Exercise prompt: Rewrite the material below with "further from" changed to "farther from" wherever it occurs, leaving everything else the same. Leave out the pictures.

— Start Records shown —

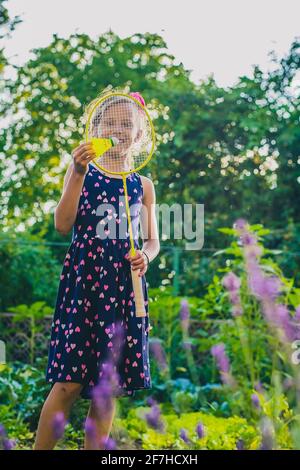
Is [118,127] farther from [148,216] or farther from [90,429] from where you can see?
[90,429]

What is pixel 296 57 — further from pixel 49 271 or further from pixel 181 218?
pixel 49 271

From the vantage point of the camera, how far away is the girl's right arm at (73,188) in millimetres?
2289

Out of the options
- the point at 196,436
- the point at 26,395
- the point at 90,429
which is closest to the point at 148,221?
the point at 90,429

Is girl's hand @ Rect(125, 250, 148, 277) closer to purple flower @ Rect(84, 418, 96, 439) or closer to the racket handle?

— End Records shown —

Full solution:
Is [118,127] farther from [148,216] or farther from [90,429] from where you can see?
[90,429]

What is pixel 296 57 — farther from pixel 49 271 or farther from pixel 181 218?
pixel 49 271

From the vantage point of the camera, how far away is the girl's right arm at (73,188) in millimetres?
2289

Out of the options
- the point at 196,436
- the point at 26,395
- the point at 90,429
which is closest to the point at 148,221?
the point at 90,429

Is girl's hand @ Rect(125, 250, 148, 277) closer to purple flower @ Rect(84, 418, 96, 439) or closer to the racket handle?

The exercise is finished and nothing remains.